-- Text segment --
The ERT technique is based on the use of electric current to assess electrical properties of the subsurface (e.g., resistivity, conductivity). A set of four electrodes driven into the soil injects currents (two electrodes) and measures potential differences (two electrodes) simultaneously. The interactions of these currents with subsurface materials act differently depending on characteristics of the subsurface, allowing geoelectric profiles to be calculated [16]. Thus, soil electrical resistivity mainly involves constant physical properties of the soil, such as clay content, but it also involves variable properties such as soil water content, soil water electrical conductivity and temperature [11,17].
Electrical profiling using ERT requires many electrodes connected to a switch box by a cable. This allows multiple apparent resistivity measurements to be made using different electrodes. This system is called a multi-electrode system, or sometimes a multi-channel system [18]. Subsequently, resistivity values are obtained from the inversions of apparent resistivity values measured in the field [19,20].
Based on the aforementioned approach, we hypothesized that the ERT method could replace moisture probes in woody crops during the vegetation period using a moisture-resistivity model. Thus, an experiment was set up in different commercial tree orchards where full irrigation and RDI were applied over a period of two years. The objectives of the experiment were the following: (i) to calibrate a model that allows users to predict water and soluble nutrient contents in soil profiles of different woody crops using ERT; (ii) to validate the model in woody crop orchards under different irrigation regimes in order to assess the efficiency of the model; and (iii) to assess differences in soil water content using soil profiles from different irrigation schedules in different crops. We hypothesized that ρ values derived from ERT could be related to soil moisture and some nutrient contents by the use of nonlinear regression analysis, thereby calibrating and validating a suitable model. The application of this model would permit users to depict soil profile images with estimated values of soil, water and nutrient concentrations for rapid and cost-efficient monitoring of these properties by end-users.

-- Record extracts --
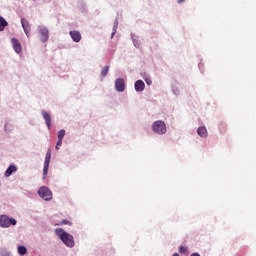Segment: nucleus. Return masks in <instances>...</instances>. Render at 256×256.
<instances>
[{
  "mask_svg": "<svg viewBox=\"0 0 256 256\" xmlns=\"http://www.w3.org/2000/svg\"><path fill=\"white\" fill-rule=\"evenodd\" d=\"M225 129V124H220V130L223 131Z\"/></svg>",
  "mask_w": 256,
  "mask_h": 256,
  "instance_id": "obj_22",
  "label": "nucleus"
},
{
  "mask_svg": "<svg viewBox=\"0 0 256 256\" xmlns=\"http://www.w3.org/2000/svg\"><path fill=\"white\" fill-rule=\"evenodd\" d=\"M58 225H71V222L68 220H62Z\"/></svg>",
  "mask_w": 256,
  "mask_h": 256,
  "instance_id": "obj_20",
  "label": "nucleus"
},
{
  "mask_svg": "<svg viewBox=\"0 0 256 256\" xmlns=\"http://www.w3.org/2000/svg\"><path fill=\"white\" fill-rule=\"evenodd\" d=\"M135 87V91H137L138 93H141L142 91L145 90V82H143L142 80H137L134 84Z\"/></svg>",
  "mask_w": 256,
  "mask_h": 256,
  "instance_id": "obj_11",
  "label": "nucleus"
},
{
  "mask_svg": "<svg viewBox=\"0 0 256 256\" xmlns=\"http://www.w3.org/2000/svg\"><path fill=\"white\" fill-rule=\"evenodd\" d=\"M55 234L61 241L66 245V247H75V240H73V235L65 232L62 228L55 229Z\"/></svg>",
  "mask_w": 256,
  "mask_h": 256,
  "instance_id": "obj_1",
  "label": "nucleus"
},
{
  "mask_svg": "<svg viewBox=\"0 0 256 256\" xmlns=\"http://www.w3.org/2000/svg\"><path fill=\"white\" fill-rule=\"evenodd\" d=\"M190 256H201L199 253H193Z\"/></svg>",
  "mask_w": 256,
  "mask_h": 256,
  "instance_id": "obj_24",
  "label": "nucleus"
},
{
  "mask_svg": "<svg viewBox=\"0 0 256 256\" xmlns=\"http://www.w3.org/2000/svg\"><path fill=\"white\" fill-rule=\"evenodd\" d=\"M173 256H179V254L175 253V254H173Z\"/></svg>",
  "mask_w": 256,
  "mask_h": 256,
  "instance_id": "obj_26",
  "label": "nucleus"
},
{
  "mask_svg": "<svg viewBox=\"0 0 256 256\" xmlns=\"http://www.w3.org/2000/svg\"><path fill=\"white\" fill-rule=\"evenodd\" d=\"M42 116L45 120L48 129H51V114H49V112L42 111Z\"/></svg>",
  "mask_w": 256,
  "mask_h": 256,
  "instance_id": "obj_12",
  "label": "nucleus"
},
{
  "mask_svg": "<svg viewBox=\"0 0 256 256\" xmlns=\"http://www.w3.org/2000/svg\"><path fill=\"white\" fill-rule=\"evenodd\" d=\"M145 82H146L148 85H151V79H146Z\"/></svg>",
  "mask_w": 256,
  "mask_h": 256,
  "instance_id": "obj_23",
  "label": "nucleus"
},
{
  "mask_svg": "<svg viewBox=\"0 0 256 256\" xmlns=\"http://www.w3.org/2000/svg\"><path fill=\"white\" fill-rule=\"evenodd\" d=\"M11 43H12V47H13L14 51L16 53H21L22 48H21V43L19 42V40H17V38H12Z\"/></svg>",
  "mask_w": 256,
  "mask_h": 256,
  "instance_id": "obj_9",
  "label": "nucleus"
},
{
  "mask_svg": "<svg viewBox=\"0 0 256 256\" xmlns=\"http://www.w3.org/2000/svg\"><path fill=\"white\" fill-rule=\"evenodd\" d=\"M115 89L118 93H123V91H125V80H123V78L116 79Z\"/></svg>",
  "mask_w": 256,
  "mask_h": 256,
  "instance_id": "obj_7",
  "label": "nucleus"
},
{
  "mask_svg": "<svg viewBox=\"0 0 256 256\" xmlns=\"http://www.w3.org/2000/svg\"><path fill=\"white\" fill-rule=\"evenodd\" d=\"M107 73H109V66H104L102 71H101V76L102 77H107Z\"/></svg>",
  "mask_w": 256,
  "mask_h": 256,
  "instance_id": "obj_17",
  "label": "nucleus"
},
{
  "mask_svg": "<svg viewBox=\"0 0 256 256\" xmlns=\"http://www.w3.org/2000/svg\"><path fill=\"white\" fill-rule=\"evenodd\" d=\"M179 253H182V254L187 253V248H185V246H180L179 247Z\"/></svg>",
  "mask_w": 256,
  "mask_h": 256,
  "instance_id": "obj_19",
  "label": "nucleus"
},
{
  "mask_svg": "<svg viewBox=\"0 0 256 256\" xmlns=\"http://www.w3.org/2000/svg\"><path fill=\"white\" fill-rule=\"evenodd\" d=\"M185 0H178L177 3H183Z\"/></svg>",
  "mask_w": 256,
  "mask_h": 256,
  "instance_id": "obj_25",
  "label": "nucleus"
},
{
  "mask_svg": "<svg viewBox=\"0 0 256 256\" xmlns=\"http://www.w3.org/2000/svg\"><path fill=\"white\" fill-rule=\"evenodd\" d=\"M7 25H9V23L5 21V18L0 16V31H4Z\"/></svg>",
  "mask_w": 256,
  "mask_h": 256,
  "instance_id": "obj_15",
  "label": "nucleus"
},
{
  "mask_svg": "<svg viewBox=\"0 0 256 256\" xmlns=\"http://www.w3.org/2000/svg\"><path fill=\"white\" fill-rule=\"evenodd\" d=\"M152 131L158 135H165V133H167V125L161 120L155 121L152 124Z\"/></svg>",
  "mask_w": 256,
  "mask_h": 256,
  "instance_id": "obj_2",
  "label": "nucleus"
},
{
  "mask_svg": "<svg viewBox=\"0 0 256 256\" xmlns=\"http://www.w3.org/2000/svg\"><path fill=\"white\" fill-rule=\"evenodd\" d=\"M113 35H115V32H112V37H113Z\"/></svg>",
  "mask_w": 256,
  "mask_h": 256,
  "instance_id": "obj_27",
  "label": "nucleus"
},
{
  "mask_svg": "<svg viewBox=\"0 0 256 256\" xmlns=\"http://www.w3.org/2000/svg\"><path fill=\"white\" fill-rule=\"evenodd\" d=\"M21 24H22V27L24 29L26 36L29 37V35L31 33V25L25 18L21 19Z\"/></svg>",
  "mask_w": 256,
  "mask_h": 256,
  "instance_id": "obj_8",
  "label": "nucleus"
},
{
  "mask_svg": "<svg viewBox=\"0 0 256 256\" xmlns=\"http://www.w3.org/2000/svg\"><path fill=\"white\" fill-rule=\"evenodd\" d=\"M38 195L44 199V201H51V199H53V192H51L47 186L40 187L38 190Z\"/></svg>",
  "mask_w": 256,
  "mask_h": 256,
  "instance_id": "obj_3",
  "label": "nucleus"
},
{
  "mask_svg": "<svg viewBox=\"0 0 256 256\" xmlns=\"http://www.w3.org/2000/svg\"><path fill=\"white\" fill-rule=\"evenodd\" d=\"M16 171H17V166L10 165L5 171V177H11V175H13V173H15Z\"/></svg>",
  "mask_w": 256,
  "mask_h": 256,
  "instance_id": "obj_13",
  "label": "nucleus"
},
{
  "mask_svg": "<svg viewBox=\"0 0 256 256\" xmlns=\"http://www.w3.org/2000/svg\"><path fill=\"white\" fill-rule=\"evenodd\" d=\"M38 33L40 34V40L42 43L49 41V30L45 26L38 27Z\"/></svg>",
  "mask_w": 256,
  "mask_h": 256,
  "instance_id": "obj_6",
  "label": "nucleus"
},
{
  "mask_svg": "<svg viewBox=\"0 0 256 256\" xmlns=\"http://www.w3.org/2000/svg\"><path fill=\"white\" fill-rule=\"evenodd\" d=\"M197 133L200 137H207V128L201 126L198 128Z\"/></svg>",
  "mask_w": 256,
  "mask_h": 256,
  "instance_id": "obj_14",
  "label": "nucleus"
},
{
  "mask_svg": "<svg viewBox=\"0 0 256 256\" xmlns=\"http://www.w3.org/2000/svg\"><path fill=\"white\" fill-rule=\"evenodd\" d=\"M63 137H65V130L62 129L58 132V139L63 141Z\"/></svg>",
  "mask_w": 256,
  "mask_h": 256,
  "instance_id": "obj_18",
  "label": "nucleus"
},
{
  "mask_svg": "<svg viewBox=\"0 0 256 256\" xmlns=\"http://www.w3.org/2000/svg\"><path fill=\"white\" fill-rule=\"evenodd\" d=\"M61 145H63V140H59L56 143V149H59V147H61Z\"/></svg>",
  "mask_w": 256,
  "mask_h": 256,
  "instance_id": "obj_21",
  "label": "nucleus"
},
{
  "mask_svg": "<svg viewBox=\"0 0 256 256\" xmlns=\"http://www.w3.org/2000/svg\"><path fill=\"white\" fill-rule=\"evenodd\" d=\"M50 163H51V149H48L46 152L45 160H44L43 179H47Z\"/></svg>",
  "mask_w": 256,
  "mask_h": 256,
  "instance_id": "obj_5",
  "label": "nucleus"
},
{
  "mask_svg": "<svg viewBox=\"0 0 256 256\" xmlns=\"http://www.w3.org/2000/svg\"><path fill=\"white\" fill-rule=\"evenodd\" d=\"M69 34H70L71 39L75 43H79V41H81V39H82L81 32H79V31H70Z\"/></svg>",
  "mask_w": 256,
  "mask_h": 256,
  "instance_id": "obj_10",
  "label": "nucleus"
},
{
  "mask_svg": "<svg viewBox=\"0 0 256 256\" xmlns=\"http://www.w3.org/2000/svg\"><path fill=\"white\" fill-rule=\"evenodd\" d=\"M17 225V220L9 218L7 215L0 216V227H11Z\"/></svg>",
  "mask_w": 256,
  "mask_h": 256,
  "instance_id": "obj_4",
  "label": "nucleus"
},
{
  "mask_svg": "<svg viewBox=\"0 0 256 256\" xmlns=\"http://www.w3.org/2000/svg\"><path fill=\"white\" fill-rule=\"evenodd\" d=\"M18 253L19 255H27V248L25 246H19Z\"/></svg>",
  "mask_w": 256,
  "mask_h": 256,
  "instance_id": "obj_16",
  "label": "nucleus"
}]
</instances>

-- The tasks --
1) In the soil resistivity passage, reproduce the part between "Electrical profiling using" and "the field [19,20].", inclusive, swapping "switch box" for "control unit".
2) Answer these questions from the soil resistivity passage:
(a) How many electrodes make up the set driven into the soil?
(b) What other name is sometimes used for a multi-electrode system?
(c) Over what period were full irrigation and RDI applied in the experiment?

-- Results of the exercise --
1)
Electrical profiling using ERT requires many electrodes connected to a control unit by a cable. This allows multiple apparent resistivity measurements to be made using different electrodes. This system is called a multi-electrode system, or sometimes a multi-channel system [18]. Subsequently, resistivity values are obtained from the inversions of apparent resistivity values measured in the field [19,20].

2)
(a) Four electrodes.
(b) A multi-channel system.
(c) Two years.